EXCERPT:
___

They don't pay a thing. They contribute nothing to this country.
They do nothing but take from it. There are people who are
putting into this economy. There are people who are working hard
every day, playing by the rules and contributing. They are the
givers. Who are the takers? The poor." (40)
4. "Instead of supporting your own kids, you are supporting a
giant bloated pig in Washington, DC, and you're just trying to
get your face into the nipple so that you can get some of it
back. We've all become a bunch of little piglets trying to get to
the mother pig and then trying to squeeze in and get our share."
(39)
5. "We're getting to the point where the tax producers will
someday be outnumbered by the tax eaters in this country. Those
who choose to accept the responsibility of life have had enough
of being told that they should give more to those who don't
shoulder those responsibilities." (47)
6. Of course, the large sow is near death. She's not fat and
flourishing, she's emaciated." (146)

___

REQUIRED ACTIONS:
(A) Answer these questions about the excerpt on givers and takers, one per line:
(i) In the first quotation, whom does the speaker name as the takers?
(ii) In quotation 4, what does the speaker say people are supporting instead of their own kids?
(iii) In quotation 5, who does the speaker say will someday outnumber the tax producers?
(B) Summarize the excerpt on givers and takers in two sentences.
(C) Continue the excerpt on givers and takers, picking up after its final line.
You will not need the records for any of this work.

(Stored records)
___

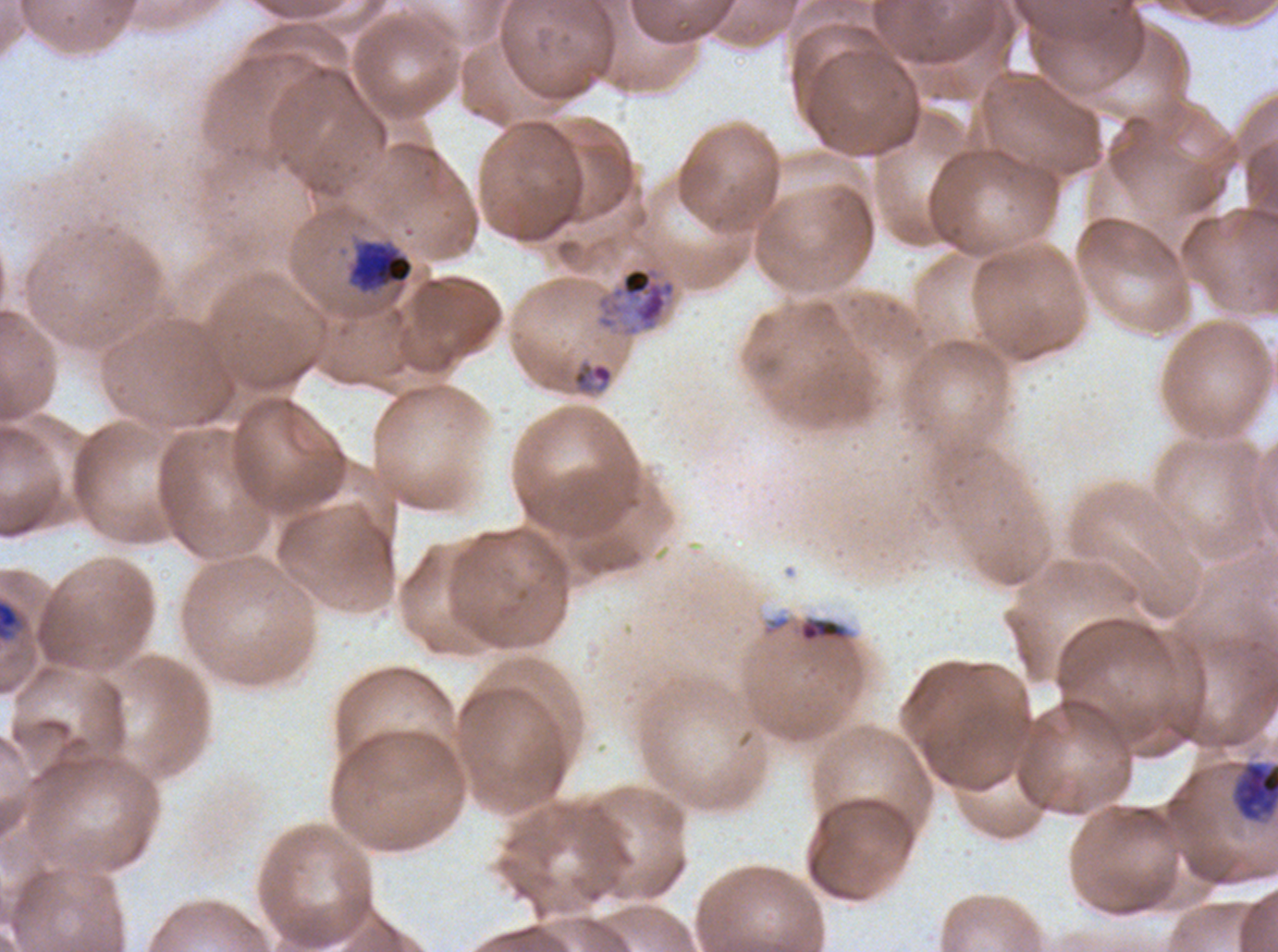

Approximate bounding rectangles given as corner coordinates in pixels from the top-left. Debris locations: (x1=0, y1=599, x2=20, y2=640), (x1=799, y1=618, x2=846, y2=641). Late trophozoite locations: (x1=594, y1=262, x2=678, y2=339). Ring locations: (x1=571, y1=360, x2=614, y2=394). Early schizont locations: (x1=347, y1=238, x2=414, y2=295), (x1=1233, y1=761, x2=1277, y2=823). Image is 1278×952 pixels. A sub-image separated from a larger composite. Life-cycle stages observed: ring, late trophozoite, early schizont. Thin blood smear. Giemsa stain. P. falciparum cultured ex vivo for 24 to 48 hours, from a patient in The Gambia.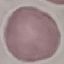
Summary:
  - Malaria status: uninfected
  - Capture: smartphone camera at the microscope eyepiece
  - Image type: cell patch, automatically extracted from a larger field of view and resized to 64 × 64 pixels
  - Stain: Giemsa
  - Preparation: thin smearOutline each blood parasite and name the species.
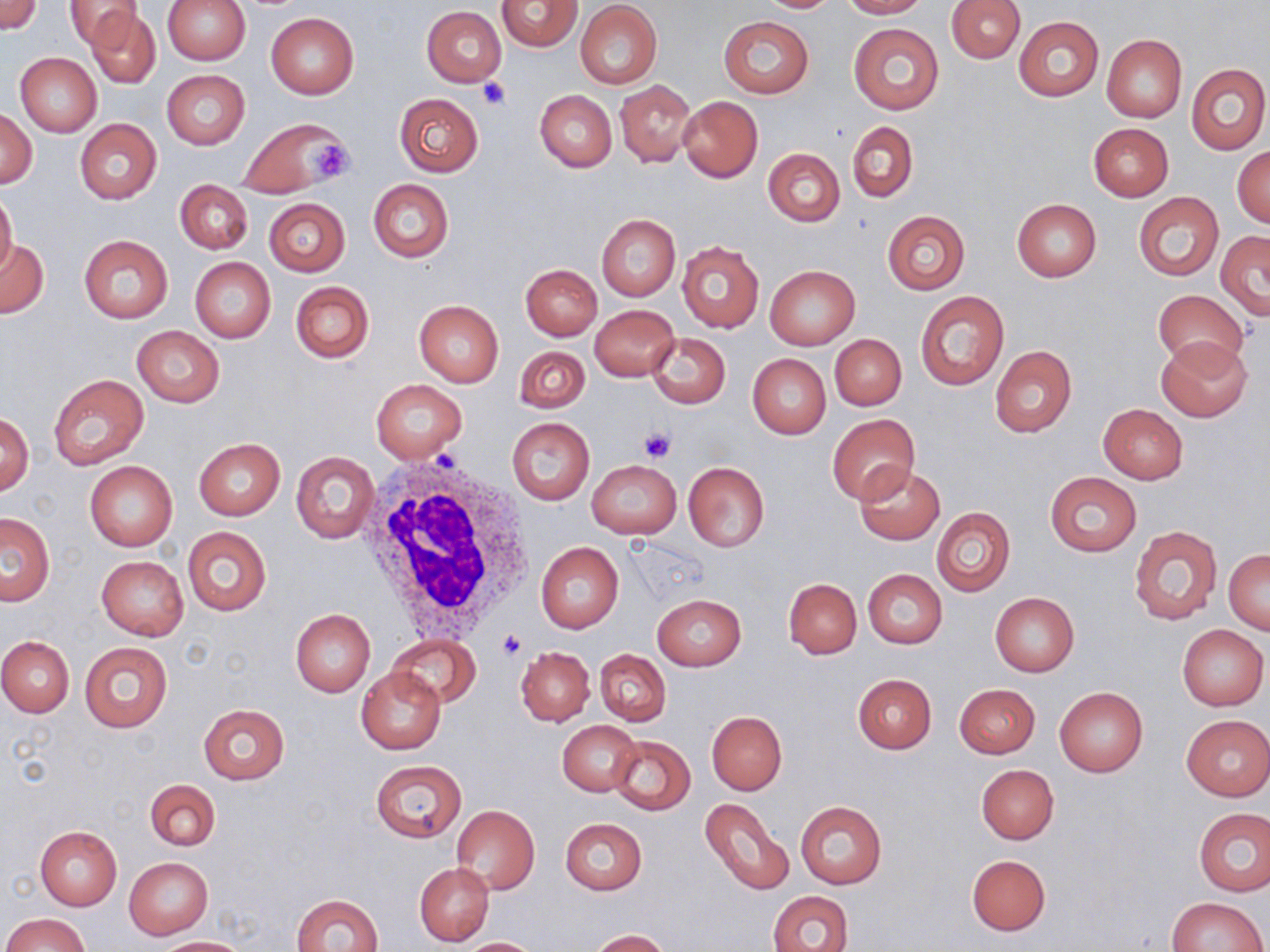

___

IN RESPONSE:
(A)
(i) The poor.
(ii) A giant bloated pig in Washington, DC.
(iii) The tax eaters.

(B) The excerpt gathers quoted remarks that split people into givers, who work hard every day, play by the rules and contribute, and takers, who are named as the poor. Other remarks picture Washington, DC, as a giant bloated pig that people, like piglets, squeeze in on to get their share, and warn that tax producers will someday be outnumbered by tax eaters.

(C)
Liberals as Criminals
As we saw in the analysis of his war metaphors, Limbaugh views liberals as
dangerous and as threats to American society, much as a foreign army is an
obvious threat to the nation during war time. Those who wish to preserve
the American way of life, he argues, must defend themselves against the
attacks from the agenda-armed left, fight back, devise strategies, etc. We
have also seen how, in Limbaugh's view, "liberal" programs such as welfare
actually serve to harm the people they affect. His arguments for this
depend heavily on certain models of the family, on the notion that women
and men have certain pre-ordained and natural roles in raising families.
Liberal programs, according to Limbaugh, break apart this "legitimate"
family, both at the level of individuals and at the level of government,
which also has a "parental" role in relation to the nation.
Another prominent and related metaphor Limbaugh employs is that of LIBERALS
AS CRIMINALS. Whereas in the war metaphors liberals were seen as a foreign
army, here they are seen as individual thieves and thugs, or as gangs that
intimidate and attack innocent citizens. This metaphor shares entailments
with the war metaphor in that both depict liberals as aggressors and
threats to America. This metaphor also coheres with Limbaugh's vision of
traditional family as the natural model of society. In challenging the
traditional family, liberals break natural law and thus become criminals in
Limbaugh's eyes.
1. This [banning school prayer] is nothing less than depriving
children of their moral and mental nutrients during their
formative years. (150)
2. And the primary targets of their revenge are our children.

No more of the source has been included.